Securely Analyze Data from Another AWS Account with EMRFS
Sometimes, data to be analyzed is spread across buckets owned by different accounts. In order to ensure data security, appropriate credentials management needs to be in place. This is especially true for large enterprises storing data in different Amazon S3 buckets for different departments. For example, a customer service department may need access to data owned by the research department, but the research department needs to provide that access in a secure manner.
This aspect of securing the data can become quite complicated. Amazon EMR uses an integrated mechanism to supply user credentials for access to data stored in S3. When you use an application (Hive, Spark, etc.) on EMR to read or write a file to or from an S3 bucket, the S3 API call needs to be signed by proper credentials to be authenticated.
Usually, these credentials are provided by the EC2 instance profile that you specify during cluster launch.

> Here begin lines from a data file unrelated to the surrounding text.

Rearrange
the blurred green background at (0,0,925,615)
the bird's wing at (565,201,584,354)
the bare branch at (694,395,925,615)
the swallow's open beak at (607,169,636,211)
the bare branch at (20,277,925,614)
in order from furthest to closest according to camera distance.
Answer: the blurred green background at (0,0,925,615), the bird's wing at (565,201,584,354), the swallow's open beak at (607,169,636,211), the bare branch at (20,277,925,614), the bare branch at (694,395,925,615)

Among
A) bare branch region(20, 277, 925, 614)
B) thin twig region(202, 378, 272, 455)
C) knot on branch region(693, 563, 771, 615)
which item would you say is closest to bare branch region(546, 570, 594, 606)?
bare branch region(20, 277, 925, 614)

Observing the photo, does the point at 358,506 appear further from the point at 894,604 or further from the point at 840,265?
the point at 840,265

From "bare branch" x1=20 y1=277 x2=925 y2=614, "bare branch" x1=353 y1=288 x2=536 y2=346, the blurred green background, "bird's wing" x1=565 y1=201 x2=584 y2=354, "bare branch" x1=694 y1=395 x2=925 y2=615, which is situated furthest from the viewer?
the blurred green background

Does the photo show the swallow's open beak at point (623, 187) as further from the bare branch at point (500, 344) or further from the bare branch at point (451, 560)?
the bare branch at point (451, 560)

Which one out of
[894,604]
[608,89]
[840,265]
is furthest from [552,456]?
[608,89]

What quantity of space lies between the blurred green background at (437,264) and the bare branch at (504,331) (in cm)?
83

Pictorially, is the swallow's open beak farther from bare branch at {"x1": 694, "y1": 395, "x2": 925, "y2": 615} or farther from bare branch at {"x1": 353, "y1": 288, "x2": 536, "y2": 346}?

What if the EC2 instance profile credentials are not enough to access an S3 object, because that object requires a different set of credentials?
This post shows how you can use a custom credentials provider to access S3 objects that cannot be accessed by the default credentials provider of EMRFS.
EMRFS and EC2 instance profiles
When an EMR cluster is launched, it needs an IAM role to be specified as the Amazon EC2 instance profile. An instance profile is a container that is used to pass the permissions contained in an IAM role when the EC2 instance is starting up. The IAM role essentially defines the permissions for anyone who assumes the role.
In the case of EMR, the IAM role contained in the instance profile has permissions to access other AWS services such as Amazon S3, Amazon CloudWatch, Amazon Kinesis, etc. This role obtains temporary credentials via the EC2 instance metadata service and provides them to the application that needs to access other AWS services.
For example, when a Hive application on EMR needs to read input data from an S3 bucket (where the S3 bucket path is specified by the s3:// URI), it invokes a default credentials provider function of EMRFS. The provider in turn obtains the temporary credentials from the EC2 instance profile and uses those credentials to sign the S3 GET request.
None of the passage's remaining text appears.